A Rebel in Auschwitz

Jack Fairweather (Scholastic)

A Rebel in Auschwitz

Review by Alice
This is one of the most fascinating books I have ever read. This book is unbelievably informative and represents the true horrors of the hol­ocaust in a very deeply personal light. What I like most is that there are no filters: the story is told in detail with real statistics and information. It follows the journey of the Auschwitz expansion and what it was truly like to be inside from the very start, through the perspective of an underground operative named Witold, aiming to free his country from the Nazis. His character shows determination and resilience, even when faced with the camp's cruel conditions. The book even includes pictures of real prisoners in the camp, illustrations of the images experienced and maps of the camps and surrounding areas. This helps the reader to truly connect with the story, leaving them on edge after every chapter. I would definitely recommend this to someone who is interested in this period of time.

Review by Mischa
I found ‘A Rebel in Auschwitz’ to be a compelling read. It does a fantastic job of transporting one into the shocking world of Witold Pilecki and his horrific discoveries during his time in Poland’s largest concentration camp: Auschwitz.

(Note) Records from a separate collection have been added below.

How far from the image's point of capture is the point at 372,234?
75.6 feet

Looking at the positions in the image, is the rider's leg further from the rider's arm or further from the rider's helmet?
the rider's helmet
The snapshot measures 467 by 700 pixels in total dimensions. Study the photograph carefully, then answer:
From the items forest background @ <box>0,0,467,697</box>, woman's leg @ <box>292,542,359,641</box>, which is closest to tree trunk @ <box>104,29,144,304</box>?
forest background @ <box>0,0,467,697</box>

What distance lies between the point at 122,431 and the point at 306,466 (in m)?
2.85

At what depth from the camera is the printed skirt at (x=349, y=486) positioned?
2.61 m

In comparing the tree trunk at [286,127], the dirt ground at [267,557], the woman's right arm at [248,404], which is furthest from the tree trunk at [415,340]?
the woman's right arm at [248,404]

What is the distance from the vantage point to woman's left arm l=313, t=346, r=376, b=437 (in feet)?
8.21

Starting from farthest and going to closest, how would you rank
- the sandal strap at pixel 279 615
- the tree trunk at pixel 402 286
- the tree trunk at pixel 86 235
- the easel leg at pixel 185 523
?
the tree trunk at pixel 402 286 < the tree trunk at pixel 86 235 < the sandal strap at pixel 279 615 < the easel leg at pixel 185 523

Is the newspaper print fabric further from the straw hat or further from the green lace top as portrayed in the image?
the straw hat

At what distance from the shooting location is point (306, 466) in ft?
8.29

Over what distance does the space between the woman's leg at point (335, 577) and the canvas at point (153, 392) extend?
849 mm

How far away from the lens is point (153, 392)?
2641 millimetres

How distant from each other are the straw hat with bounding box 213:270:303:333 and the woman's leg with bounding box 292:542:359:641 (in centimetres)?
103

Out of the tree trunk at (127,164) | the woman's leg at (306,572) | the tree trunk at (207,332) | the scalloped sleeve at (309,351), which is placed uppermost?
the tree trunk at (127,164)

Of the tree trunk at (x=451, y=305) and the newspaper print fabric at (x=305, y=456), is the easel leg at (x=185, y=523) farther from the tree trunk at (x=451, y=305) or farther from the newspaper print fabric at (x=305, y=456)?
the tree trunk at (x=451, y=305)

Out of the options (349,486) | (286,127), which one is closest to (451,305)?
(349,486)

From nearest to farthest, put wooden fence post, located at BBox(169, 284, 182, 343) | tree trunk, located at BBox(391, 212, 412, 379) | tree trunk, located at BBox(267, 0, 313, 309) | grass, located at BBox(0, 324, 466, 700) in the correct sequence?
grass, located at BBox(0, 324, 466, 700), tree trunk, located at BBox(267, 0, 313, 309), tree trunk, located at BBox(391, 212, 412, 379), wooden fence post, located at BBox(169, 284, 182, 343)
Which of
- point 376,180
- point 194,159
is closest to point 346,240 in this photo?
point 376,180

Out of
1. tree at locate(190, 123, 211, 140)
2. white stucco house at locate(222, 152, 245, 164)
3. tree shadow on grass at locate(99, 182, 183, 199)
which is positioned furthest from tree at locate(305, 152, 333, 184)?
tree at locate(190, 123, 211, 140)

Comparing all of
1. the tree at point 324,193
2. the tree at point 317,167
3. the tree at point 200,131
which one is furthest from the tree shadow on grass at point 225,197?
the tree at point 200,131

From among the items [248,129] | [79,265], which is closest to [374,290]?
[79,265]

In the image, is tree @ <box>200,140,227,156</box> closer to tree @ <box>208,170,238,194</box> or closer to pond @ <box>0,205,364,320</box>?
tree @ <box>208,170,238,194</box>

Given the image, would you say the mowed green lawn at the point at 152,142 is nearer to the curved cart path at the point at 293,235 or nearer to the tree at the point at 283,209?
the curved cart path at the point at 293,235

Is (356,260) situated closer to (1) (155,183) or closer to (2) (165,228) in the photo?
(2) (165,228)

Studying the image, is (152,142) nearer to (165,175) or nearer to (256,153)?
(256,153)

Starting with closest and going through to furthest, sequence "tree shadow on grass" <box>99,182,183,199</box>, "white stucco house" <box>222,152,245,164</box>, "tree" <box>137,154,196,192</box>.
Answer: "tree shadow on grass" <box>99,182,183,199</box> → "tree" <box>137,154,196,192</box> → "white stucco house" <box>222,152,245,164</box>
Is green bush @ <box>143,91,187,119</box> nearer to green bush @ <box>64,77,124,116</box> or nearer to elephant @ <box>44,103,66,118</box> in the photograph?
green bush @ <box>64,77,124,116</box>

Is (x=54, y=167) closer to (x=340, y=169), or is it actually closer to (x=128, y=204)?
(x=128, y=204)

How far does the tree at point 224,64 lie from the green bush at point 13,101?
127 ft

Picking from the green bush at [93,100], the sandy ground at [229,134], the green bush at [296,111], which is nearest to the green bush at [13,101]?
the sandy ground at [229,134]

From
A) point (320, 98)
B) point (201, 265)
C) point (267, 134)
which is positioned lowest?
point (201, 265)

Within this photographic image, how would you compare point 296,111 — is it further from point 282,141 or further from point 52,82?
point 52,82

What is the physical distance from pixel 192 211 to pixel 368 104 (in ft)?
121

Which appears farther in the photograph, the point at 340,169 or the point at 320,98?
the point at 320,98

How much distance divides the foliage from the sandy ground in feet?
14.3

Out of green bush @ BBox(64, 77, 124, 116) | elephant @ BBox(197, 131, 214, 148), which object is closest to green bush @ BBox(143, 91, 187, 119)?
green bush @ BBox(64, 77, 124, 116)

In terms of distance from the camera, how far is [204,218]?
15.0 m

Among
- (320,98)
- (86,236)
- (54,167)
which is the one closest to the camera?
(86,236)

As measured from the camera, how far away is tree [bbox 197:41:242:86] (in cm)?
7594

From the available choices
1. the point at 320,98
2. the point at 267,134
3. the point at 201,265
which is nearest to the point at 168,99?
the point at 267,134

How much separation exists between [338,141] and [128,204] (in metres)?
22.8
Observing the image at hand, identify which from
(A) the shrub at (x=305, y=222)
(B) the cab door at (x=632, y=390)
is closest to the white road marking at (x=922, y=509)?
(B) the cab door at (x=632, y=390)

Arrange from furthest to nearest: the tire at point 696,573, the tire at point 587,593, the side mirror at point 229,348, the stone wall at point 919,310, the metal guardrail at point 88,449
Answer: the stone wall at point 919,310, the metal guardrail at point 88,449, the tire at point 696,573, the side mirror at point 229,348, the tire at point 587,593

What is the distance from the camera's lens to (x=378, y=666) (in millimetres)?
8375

I found the protagonist, Witold Pilecki, to be a very intriguing character, who puts himself in immense amounts of danger and in unimaginably atrocious situations, for the liberty of others. It is impossible to think of anybody choosing to be a prisoner in Auschwitz, which is exactly what Witold does. Though, there are points in the book which, in themself, do not appear to be the most moral decisions that Witold could have made. For example, ordering the murder of a poor Jewish blackmailer. This was quite shocking for me to read because it was the first point in the book where it shows Witold under responsibility for another’s death, although it was for the good of the many and to save the life of the character of Barbara. This makes Witold even more interesting.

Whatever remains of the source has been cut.